◆ Texto extraído

El primer largo de Malena Solarz retrata una transición: el recorrido de una adolescente hacia la adultez y de un futuro abierto hacia el punto fijo de una pasión artística.
Conocemos a Pedro y Sol durante las vacaciones de verano. Acaban de terminar el colegio y ahora —aunque nunca se lo plantean en voz alta— deben empezar a darle forma al resto de sus vidas.
Para muchas personas, esta primera adultez tiene algo de post-apocalíptico. Porque hasta ese momento, la rutina del colegio marcaba los límites del mundo conocido. Y de repente, ese mundo estalla y solo queda un paisaje desnudo, un desierto sin detalles que es puro horizonte en cualquier dirección. Hay tanto miedo como entusiasmo: todo es posible, nada es seguro.
Sol, una noche, encuentra una vieja grabación (analógica, en un microcassette) de cuando era niña. Le da play y escucha las notas incompletas de una melodía que empezó a componer, muchos años atrás, y que nunca terminó. Se propone, entonces, reconstruir y finalizar esa melodía. Y para lograrlo, le pide ayuda a su profesor de piano. Mientras tanto, su amigo Pedro se anota en un taller de escritura creativa y emprende su propio camino artístico como dramaturgo.
Esa es la trama de la película. No hay ni nudo ni desenlace, sino 80 minutos de introducción.
Un bildungsroman —género que narra la educación sentimental, espiritual e intelectual de sus personajes, es decir, su devenir adultos— suele respetar una estructura definida, un pasaje de la inocencia al conocimiento. Hay un desarrollo o crecimiento de los personajes. De hecho, el tema principal es justamente la formación de una persona. Y por lo tanto, al concluir la historia, esa persona no es la misma que conocimos al principio.

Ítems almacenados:

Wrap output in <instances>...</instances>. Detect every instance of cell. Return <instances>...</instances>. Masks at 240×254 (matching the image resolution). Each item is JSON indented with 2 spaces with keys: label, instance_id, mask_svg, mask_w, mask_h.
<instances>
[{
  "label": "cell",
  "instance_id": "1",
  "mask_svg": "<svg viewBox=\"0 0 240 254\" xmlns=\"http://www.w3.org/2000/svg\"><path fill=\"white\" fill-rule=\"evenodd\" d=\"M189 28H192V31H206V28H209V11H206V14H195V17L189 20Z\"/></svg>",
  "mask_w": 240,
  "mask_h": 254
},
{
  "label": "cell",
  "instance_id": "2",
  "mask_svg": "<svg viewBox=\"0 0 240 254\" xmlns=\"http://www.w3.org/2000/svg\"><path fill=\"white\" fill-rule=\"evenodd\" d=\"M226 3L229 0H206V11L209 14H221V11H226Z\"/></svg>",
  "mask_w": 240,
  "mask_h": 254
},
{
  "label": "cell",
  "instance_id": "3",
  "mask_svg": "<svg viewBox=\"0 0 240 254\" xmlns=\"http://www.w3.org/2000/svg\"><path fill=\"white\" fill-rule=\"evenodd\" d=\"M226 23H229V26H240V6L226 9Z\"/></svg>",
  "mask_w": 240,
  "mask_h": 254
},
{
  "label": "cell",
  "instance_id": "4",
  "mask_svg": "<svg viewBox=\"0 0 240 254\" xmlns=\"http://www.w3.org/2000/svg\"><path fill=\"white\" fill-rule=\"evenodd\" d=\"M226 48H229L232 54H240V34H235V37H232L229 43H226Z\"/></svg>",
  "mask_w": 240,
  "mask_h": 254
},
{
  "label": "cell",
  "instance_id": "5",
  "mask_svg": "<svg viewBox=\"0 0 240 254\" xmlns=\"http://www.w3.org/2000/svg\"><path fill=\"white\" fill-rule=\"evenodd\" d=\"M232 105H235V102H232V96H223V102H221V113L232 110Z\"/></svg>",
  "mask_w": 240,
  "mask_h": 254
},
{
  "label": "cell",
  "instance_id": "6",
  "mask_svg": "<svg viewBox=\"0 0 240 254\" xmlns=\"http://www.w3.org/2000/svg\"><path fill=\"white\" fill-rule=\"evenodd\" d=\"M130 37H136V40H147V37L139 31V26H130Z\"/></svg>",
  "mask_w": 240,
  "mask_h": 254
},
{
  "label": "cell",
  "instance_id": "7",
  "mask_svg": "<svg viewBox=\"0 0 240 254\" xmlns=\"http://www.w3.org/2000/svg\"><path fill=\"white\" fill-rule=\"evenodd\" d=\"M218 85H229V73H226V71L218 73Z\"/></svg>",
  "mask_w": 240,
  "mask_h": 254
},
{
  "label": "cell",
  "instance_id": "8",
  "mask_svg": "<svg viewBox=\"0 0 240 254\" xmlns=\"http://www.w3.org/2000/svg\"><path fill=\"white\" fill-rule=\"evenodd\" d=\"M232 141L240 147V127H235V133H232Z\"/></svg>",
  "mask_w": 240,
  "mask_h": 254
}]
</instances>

◆ Consigna
Continúa la reseña del primer largo de Malena Solarz a partir de su última oración.

◆ Respuesta esperada
Álbum para la juventud rompe con esta tradición: al final, seguimos con la juventud anunciada en el título. Vemos solo el comienzo, los primeros indicios, de una formación futura: ella como música, él como escritor.
El título hace referencia a la obra musical de Robert Schumann, de 1848, que el compositor dedicó a sus hijas. Se trata de un álbum de 43 piezas para principiantes. El punto de conexión más obvio —entre la referencia decimonónica y la película— es la melodía inconclusa e infantil de Sol, comparable quizás con una de esas 43 piezas.
Pero el título dispara otras interpretaciones. La idea de un “álbum para la juventud” remite también a un álbum fotográfico, que puede ser analógico o digital: una serie de momentos congelados, de instantáneas, en los que los protagonistas nunca envejecen. El film de Solarz es algo así, una hilación de escenas cortas, de instantes, que congelan a los protagonistas en plena transformación, en un “devenir adultos” que no se concreta, o que se concretará fuera de cámara.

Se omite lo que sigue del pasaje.